Here's what Jason Furman, chairman of the President's Council of Economic Advisers came up with for the latest report:
“With continued solid jobs gains, today’s employment report is another sign of progress, but we must continue to pursue policies that move our economy forward and restore middle class security.”
But are there “continued solid jobs gains”? Hardly.
White House officials often point out that “private sector employment has risen for 42 consecutive months, with businesses adding a total of 7.5 million jobs over that period.”
What they don’t say is that in the 56 months that Obama has been president, unemployment has fallen just 0.5 percent, from 7.8 percent when he was inaugurated to 7.3 percent today.
They also don't mention that the main contributor to the fall of the unemployment rate is people leaving the workforce altogether because they can't find work, with 312,000 leaving in August alone.
This month’s jobs report is hardly better than last month’s.
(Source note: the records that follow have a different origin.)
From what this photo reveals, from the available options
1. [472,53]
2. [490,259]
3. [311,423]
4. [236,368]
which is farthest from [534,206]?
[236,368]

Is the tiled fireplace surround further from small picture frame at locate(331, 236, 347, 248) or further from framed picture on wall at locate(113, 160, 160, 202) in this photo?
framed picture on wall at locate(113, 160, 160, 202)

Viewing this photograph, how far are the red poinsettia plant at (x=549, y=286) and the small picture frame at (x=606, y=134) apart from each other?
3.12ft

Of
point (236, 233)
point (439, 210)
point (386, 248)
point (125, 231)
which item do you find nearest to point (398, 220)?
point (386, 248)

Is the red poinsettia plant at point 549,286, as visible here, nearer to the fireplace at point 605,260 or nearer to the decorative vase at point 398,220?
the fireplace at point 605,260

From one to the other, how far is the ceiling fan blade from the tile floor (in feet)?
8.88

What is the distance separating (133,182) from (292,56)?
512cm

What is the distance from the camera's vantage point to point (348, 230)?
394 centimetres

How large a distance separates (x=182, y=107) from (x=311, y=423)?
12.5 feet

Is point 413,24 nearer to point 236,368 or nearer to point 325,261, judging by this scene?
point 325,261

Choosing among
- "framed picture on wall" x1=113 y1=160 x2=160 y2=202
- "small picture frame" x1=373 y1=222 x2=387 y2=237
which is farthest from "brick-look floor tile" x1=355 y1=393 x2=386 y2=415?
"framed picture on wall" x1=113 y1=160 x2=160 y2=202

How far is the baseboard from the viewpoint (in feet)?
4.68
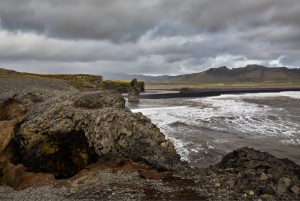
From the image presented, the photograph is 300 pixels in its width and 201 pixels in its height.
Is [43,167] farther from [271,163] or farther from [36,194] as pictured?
[271,163]

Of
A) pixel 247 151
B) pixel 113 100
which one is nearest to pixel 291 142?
pixel 247 151

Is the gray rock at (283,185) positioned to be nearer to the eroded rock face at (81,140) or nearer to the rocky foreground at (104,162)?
the rocky foreground at (104,162)

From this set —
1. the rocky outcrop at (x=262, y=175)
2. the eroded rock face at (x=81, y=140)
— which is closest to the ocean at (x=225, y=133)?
the rocky outcrop at (x=262, y=175)

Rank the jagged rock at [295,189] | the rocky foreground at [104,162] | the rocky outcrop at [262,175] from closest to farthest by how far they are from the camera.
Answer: the jagged rock at [295,189] < the rocky outcrop at [262,175] < the rocky foreground at [104,162]

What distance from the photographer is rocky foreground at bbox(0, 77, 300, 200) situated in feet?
60.1

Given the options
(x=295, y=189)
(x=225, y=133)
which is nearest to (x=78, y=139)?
(x=295, y=189)

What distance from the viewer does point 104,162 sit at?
73.0ft

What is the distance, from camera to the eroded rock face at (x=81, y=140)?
917 inches

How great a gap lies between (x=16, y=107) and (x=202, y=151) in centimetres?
1612

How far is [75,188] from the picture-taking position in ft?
63.2

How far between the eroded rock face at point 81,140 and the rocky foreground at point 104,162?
0.19 feet

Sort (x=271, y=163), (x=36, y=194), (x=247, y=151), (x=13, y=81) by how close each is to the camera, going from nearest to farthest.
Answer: (x=36, y=194) < (x=271, y=163) < (x=247, y=151) < (x=13, y=81)

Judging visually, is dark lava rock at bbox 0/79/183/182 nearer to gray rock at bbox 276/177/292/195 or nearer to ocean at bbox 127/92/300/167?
gray rock at bbox 276/177/292/195

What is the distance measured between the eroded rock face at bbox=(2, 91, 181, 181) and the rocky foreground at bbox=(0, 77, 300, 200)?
59 mm
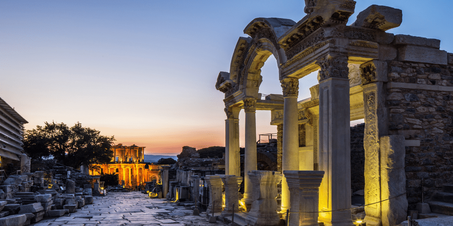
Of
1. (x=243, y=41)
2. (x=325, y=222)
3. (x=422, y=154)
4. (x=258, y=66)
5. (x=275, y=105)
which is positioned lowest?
(x=325, y=222)

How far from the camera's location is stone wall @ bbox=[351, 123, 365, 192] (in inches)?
615

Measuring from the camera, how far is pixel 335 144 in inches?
321

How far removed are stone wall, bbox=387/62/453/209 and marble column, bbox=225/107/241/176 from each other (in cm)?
768

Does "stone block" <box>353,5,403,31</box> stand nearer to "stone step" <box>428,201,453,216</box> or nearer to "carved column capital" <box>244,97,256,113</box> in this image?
"stone step" <box>428,201,453,216</box>

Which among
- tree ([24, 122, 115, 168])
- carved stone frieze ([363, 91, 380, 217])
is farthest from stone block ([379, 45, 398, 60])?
tree ([24, 122, 115, 168])

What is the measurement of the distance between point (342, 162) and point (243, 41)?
717 centimetres

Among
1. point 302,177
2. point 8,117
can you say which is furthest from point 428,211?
point 8,117

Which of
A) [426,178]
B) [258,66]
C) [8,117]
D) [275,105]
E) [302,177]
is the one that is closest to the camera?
[302,177]

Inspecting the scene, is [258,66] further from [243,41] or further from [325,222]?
[325,222]

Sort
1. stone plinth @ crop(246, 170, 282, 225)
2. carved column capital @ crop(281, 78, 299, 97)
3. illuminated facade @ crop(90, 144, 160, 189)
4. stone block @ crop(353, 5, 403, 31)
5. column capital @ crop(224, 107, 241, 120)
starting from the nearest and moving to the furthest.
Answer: stone block @ crop(353, 5, 403, 31) → stone plinth @ crop(246, 170, 282, 225) → carved column capital @ crop(281, 78, 299, 97) → column capital @ crop(224, 107, 241, 120) → illuminated facade @ crop(90, 144, 160, 189)

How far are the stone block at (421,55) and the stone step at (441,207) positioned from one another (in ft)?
11.6

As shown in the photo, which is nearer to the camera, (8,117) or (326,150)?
(326,150)

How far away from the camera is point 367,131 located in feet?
29.0

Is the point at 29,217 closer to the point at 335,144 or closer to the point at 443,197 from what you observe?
the point at 335,144
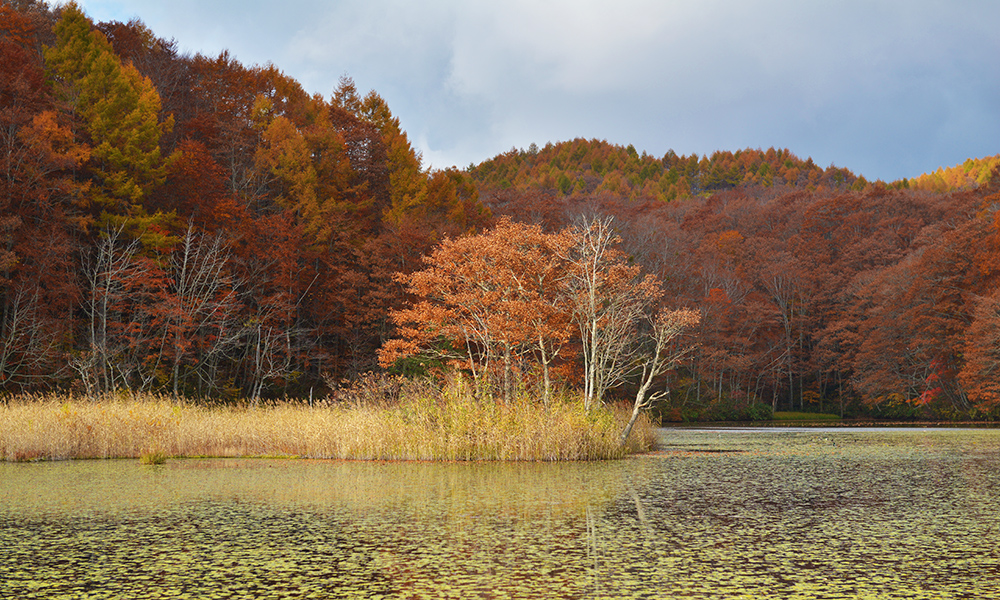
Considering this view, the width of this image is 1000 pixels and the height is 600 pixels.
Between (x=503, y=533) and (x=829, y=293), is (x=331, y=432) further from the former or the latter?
(x=829, y=293)

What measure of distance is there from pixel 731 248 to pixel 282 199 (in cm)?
3009

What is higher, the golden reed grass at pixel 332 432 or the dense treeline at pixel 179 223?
the dense treeline at pixel 179 223

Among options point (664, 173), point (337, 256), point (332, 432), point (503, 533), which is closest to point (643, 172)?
point (664, 173)

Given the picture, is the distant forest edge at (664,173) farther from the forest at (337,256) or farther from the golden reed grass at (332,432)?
the golden reed grass at (332,432)

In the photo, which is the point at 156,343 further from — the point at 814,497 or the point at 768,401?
the point at 768,401

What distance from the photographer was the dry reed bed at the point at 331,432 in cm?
1529

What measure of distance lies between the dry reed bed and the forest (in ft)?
10.8

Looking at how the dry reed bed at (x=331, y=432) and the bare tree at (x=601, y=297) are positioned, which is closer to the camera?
the dry reed bed at (x=331, y=432)

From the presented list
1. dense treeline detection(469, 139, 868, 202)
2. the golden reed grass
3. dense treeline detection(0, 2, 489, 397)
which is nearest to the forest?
dense treeline detection(0, 2, 489, 397)

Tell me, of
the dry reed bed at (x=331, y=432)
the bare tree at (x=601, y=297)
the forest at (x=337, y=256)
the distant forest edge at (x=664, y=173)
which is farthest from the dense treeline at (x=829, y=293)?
the dry reed bed at (x=331, y=432)

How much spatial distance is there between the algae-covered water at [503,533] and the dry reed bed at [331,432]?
1.68 m

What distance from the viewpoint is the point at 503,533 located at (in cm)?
749

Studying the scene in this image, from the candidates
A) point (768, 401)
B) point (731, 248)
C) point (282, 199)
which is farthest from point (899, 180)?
point (282, 199)

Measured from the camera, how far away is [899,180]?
67.4 m
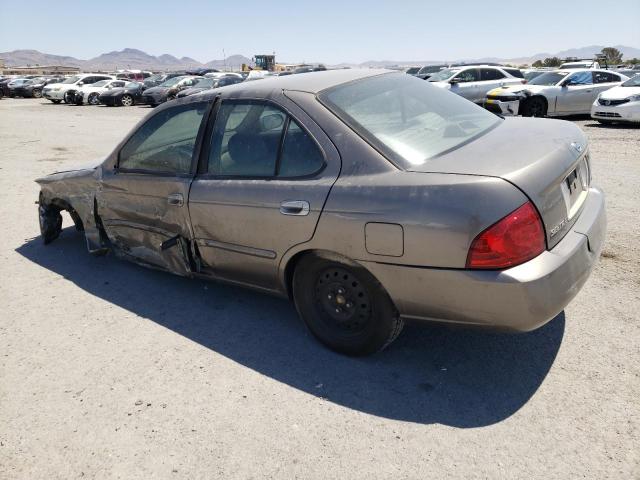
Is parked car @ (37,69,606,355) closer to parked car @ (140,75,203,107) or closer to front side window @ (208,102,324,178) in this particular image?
front side window @ (208,102,324,178)

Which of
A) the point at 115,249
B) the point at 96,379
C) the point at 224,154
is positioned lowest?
the point at 96,379

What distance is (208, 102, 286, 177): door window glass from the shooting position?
310 cm

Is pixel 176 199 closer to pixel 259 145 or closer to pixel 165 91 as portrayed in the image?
pixel 259 145

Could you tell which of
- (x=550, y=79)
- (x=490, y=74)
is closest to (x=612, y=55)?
(x=490, y=74)

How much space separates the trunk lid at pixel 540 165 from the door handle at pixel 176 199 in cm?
175

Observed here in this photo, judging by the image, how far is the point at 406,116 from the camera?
10.1 ft

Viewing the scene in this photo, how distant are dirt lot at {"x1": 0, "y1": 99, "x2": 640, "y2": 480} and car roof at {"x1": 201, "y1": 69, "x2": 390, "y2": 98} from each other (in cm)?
157

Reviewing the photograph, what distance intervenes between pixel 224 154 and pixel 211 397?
1.58m

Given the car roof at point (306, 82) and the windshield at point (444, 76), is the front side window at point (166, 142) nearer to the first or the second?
the car roof at point (306, 82)

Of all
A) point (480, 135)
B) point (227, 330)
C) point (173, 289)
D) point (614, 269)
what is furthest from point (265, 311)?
point (614, 269)

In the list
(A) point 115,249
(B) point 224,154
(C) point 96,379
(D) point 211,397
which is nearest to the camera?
(D) point 211,397

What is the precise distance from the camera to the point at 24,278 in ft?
14.7

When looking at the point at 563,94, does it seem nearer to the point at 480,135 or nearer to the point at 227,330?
the point at 480,135

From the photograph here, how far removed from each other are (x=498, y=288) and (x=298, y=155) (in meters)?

Employment increased by 169,000 jobs in August, while 162,000 were allegedly added in July. But then the latter number was revised downward this month to 104,000.
The jobs picture remains bleak when broken down into demographics:
• Men: 7.1 percent (up from 7 percent in July)
• Women: 6.3 percent (down from 6.5 percent)
• Teens: 22.7 percent (down from 23.7 percent)
• Whites: 6.4 percent (down from 6.6 percent)
• Blacks: 13 percent (up from 12.6 percent)
• Hispanics: 9.3 percent (down from 9.4 percent)
• Asians: 5.1 percent (down from 5.7 percent)
• Americans with no high school degree: 11.3 percent (up from 11 percent)
• Americans with college degree or higher: 3.5 percent
The number of people employed part-time due to cuts in work hours declined by 34,000. There are still 866,000 discouraged workers in America, unchanged from last year.
The real unemployment rate, the U-6 rate (which includes total unemployed, including part-time workers) fell to 13.7 percent in July.
The long-term unemployed make up 37.9 percent of all unemployed Americans.
Nothing "solid" about those numbers.